TASK PROMPT:
All the data should come back exactly as it was given.

DATA SHOWN:
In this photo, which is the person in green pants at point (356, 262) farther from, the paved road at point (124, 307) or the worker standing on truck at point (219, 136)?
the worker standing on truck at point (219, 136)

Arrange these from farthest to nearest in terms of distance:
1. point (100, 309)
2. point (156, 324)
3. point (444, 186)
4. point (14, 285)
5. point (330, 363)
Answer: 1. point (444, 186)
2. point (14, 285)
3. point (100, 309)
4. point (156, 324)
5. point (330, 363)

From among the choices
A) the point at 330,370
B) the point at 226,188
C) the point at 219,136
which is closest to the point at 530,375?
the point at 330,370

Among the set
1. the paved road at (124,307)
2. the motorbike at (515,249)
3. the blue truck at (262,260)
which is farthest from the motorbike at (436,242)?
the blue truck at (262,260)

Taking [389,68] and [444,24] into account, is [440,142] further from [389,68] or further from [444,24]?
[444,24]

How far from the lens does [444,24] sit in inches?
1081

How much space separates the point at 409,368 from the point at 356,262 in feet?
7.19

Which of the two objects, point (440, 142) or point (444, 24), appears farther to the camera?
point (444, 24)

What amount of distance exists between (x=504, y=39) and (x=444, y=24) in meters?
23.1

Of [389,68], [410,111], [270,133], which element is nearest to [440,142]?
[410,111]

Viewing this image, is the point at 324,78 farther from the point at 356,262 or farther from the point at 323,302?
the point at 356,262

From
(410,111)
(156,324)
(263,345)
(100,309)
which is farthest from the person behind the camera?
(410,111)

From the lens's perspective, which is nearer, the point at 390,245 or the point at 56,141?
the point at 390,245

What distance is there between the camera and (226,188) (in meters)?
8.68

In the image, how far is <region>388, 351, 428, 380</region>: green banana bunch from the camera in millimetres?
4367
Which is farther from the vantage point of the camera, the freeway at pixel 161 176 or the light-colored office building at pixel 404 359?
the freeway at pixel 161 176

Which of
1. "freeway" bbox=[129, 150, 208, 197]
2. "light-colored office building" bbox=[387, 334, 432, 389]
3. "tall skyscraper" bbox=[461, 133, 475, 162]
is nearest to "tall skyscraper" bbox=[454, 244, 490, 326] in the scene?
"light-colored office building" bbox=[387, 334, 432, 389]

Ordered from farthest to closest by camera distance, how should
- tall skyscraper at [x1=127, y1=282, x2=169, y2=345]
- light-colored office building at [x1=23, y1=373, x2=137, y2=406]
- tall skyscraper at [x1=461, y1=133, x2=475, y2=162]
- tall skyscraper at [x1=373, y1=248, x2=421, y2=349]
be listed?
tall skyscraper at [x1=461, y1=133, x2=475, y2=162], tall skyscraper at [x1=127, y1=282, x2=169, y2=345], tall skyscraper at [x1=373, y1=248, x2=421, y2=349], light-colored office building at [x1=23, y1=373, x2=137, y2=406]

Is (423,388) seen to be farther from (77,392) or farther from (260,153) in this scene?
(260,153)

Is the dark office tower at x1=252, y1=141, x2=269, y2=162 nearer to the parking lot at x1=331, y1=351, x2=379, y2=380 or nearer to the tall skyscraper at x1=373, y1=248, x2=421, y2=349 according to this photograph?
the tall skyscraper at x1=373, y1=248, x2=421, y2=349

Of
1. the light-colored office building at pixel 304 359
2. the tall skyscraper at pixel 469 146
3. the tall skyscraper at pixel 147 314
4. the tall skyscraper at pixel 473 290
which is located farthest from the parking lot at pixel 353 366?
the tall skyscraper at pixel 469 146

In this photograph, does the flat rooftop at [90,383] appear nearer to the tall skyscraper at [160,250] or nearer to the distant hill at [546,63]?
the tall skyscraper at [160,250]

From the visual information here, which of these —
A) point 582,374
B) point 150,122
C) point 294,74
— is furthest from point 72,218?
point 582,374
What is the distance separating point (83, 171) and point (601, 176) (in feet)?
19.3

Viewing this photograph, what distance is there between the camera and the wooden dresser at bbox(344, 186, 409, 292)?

RESPONSE TO THIS EXERCISE:
In this photo, which is the person in green pants at point (356, 262) farther from, the paved road at point (124, 307) or the worker standing on truck at point (219, 136)?
the worker standing on truck at point (219, 136)

Arrange these from farthest to nearest in terms of distance:
1. point (100, 309)
2. point (156, 324)
3. point (444, 186)
4. point (14, 285)
5. point (330, 363)
Answer: 1. point (444, 186)
2. point (14, 285)
3. point (100, 309)
4. point (156, 324)
5. point (330, 363)

From among the choices
A) the point at 330,370
B) the point at 226,188
C) the point at 219,136
which is closest to the point at 530,375?
the point at 330,370

Among the set
1. the paved road at (124,307)
2. the motorbike at (515,249)
3. the blue truck at (262,260)
which is farthest from the motorbike at (436,242)?
the blue truck at (262,260)

Taking [389,68] and [444,24] into account, is [440,142] further from [389,68] or further from [444,24]?
[444,24]

How far from the lens does [444,24] sit in inches?
1081

How much space separates the point at 409,368 from the point at 356,262 in feet?
7.19

Which of the two objects, point (440, 142) or point (444, 24), appears farther to the camera?
point (444, 24)

What amount of distance exists between (x=504, y=39) and (x=444, y=24) in meters?
23.1

Of [389,68], [410,111], [270,133], which element is nearest to [440,142]?
[410,111]

Viewing this image, is the point at 324,78 farther from the point at 356,262 or farther from the point at 323,302?
the point at 356,262

From
(410,111)
(156,324)
(263,345)
(100,309)
which is farthest from the person behind the camera?
(410,111)

From the lens's perspective, which is nearer, the point at 390,245 or the point at 56,141?
the point at 390,245

What distance is there between the camera and (226,188) (in meters)?
8.68

In the image, how far is <region>388, 351, 428, 380</region>: green banana bunch from the camera in millimetres?
4367
Which is farther from the vantage point of the camera, the freeway at pixel 161 176 or the light-colored office building at pixel 404 359?
the freeway at pixel 161 176

Which of
1. "freeway" bbox=[129, 150, 208, 197]
2. "light-colored office building" bbox=[387, 334, 432, 389]
3. "tall skyscraper" bbox=[461, 133, 475, 162]
is nearest to "tall skyscraper" bbox=[454, 244, 490, 326] in the scene?
"light-colored office building" bbox=[387, 334, 432, 389]

Ordered from farthest to closest by camera distance, how should
- tall skyscraper at [x1=127, y1=282, x2=169, y2=345]
- light-colored office building at [x1=23, y1=373, x2=137, y2=406]
- tall skyscraper at [x1=461, y1=133, x2=475, y2=162]
- tall skyscraper at [x1=373, y1=248, x2=421, y2=349]
be listed?
tall skyscraper at [x1=461, y1=133, x2=475, y2=162], tall skyscraper at [x1=127, y1=282, x2=169, y2=345], tall skyscraper at [x1=373, y1=248, x2=421, y2=349], light-colored office building at [x1=23, y1=373, x2=137, y2=406]

Is (423,388) seen to be farther from (77,392) or farther from (260,153) in this scene?
(260,153)

Is the dark office tower at x1=252, y1=141, x2=269, y2=162 nearer to the parking lot at x1=331, y1=351, x2=379, y2=380 or nearer to the tall skyscraper at x1=373, y1=248, x2=421, y2=349 according to this photograph?
the tall skyscraper at x1=373, y1=248, x2=421, y2=349

Of
1. the light-colored office building at pixel 304 359
2. the tall skyscraper at pixel 469 146
3. the tall skyscraper at pixel 147 314
4. the tall skyscraper at pixel 473 290
which is located farthest from the parking lot at pixel 353 366?
the tall skyscraper at pixel 469 146

In this photograph, does the flat rooftop at [90,383] appear nearer to the tall skyscraper at [160,250] or nearer to the distant hill at [546,63]?
the tall skyscraper at [160,250]

From the visual information here, which of these —
A) point 582,374
B) point 150,122
C) point 294,74
— is furthest from point 72,218?
point 582,374
What is the distance separating point (83, 171) and point (601, 176) (in feet)?
19.3

Viewing this photograph, what distance is there between the camera and the wooden dresser at bbox(344, 186, 409, 292)?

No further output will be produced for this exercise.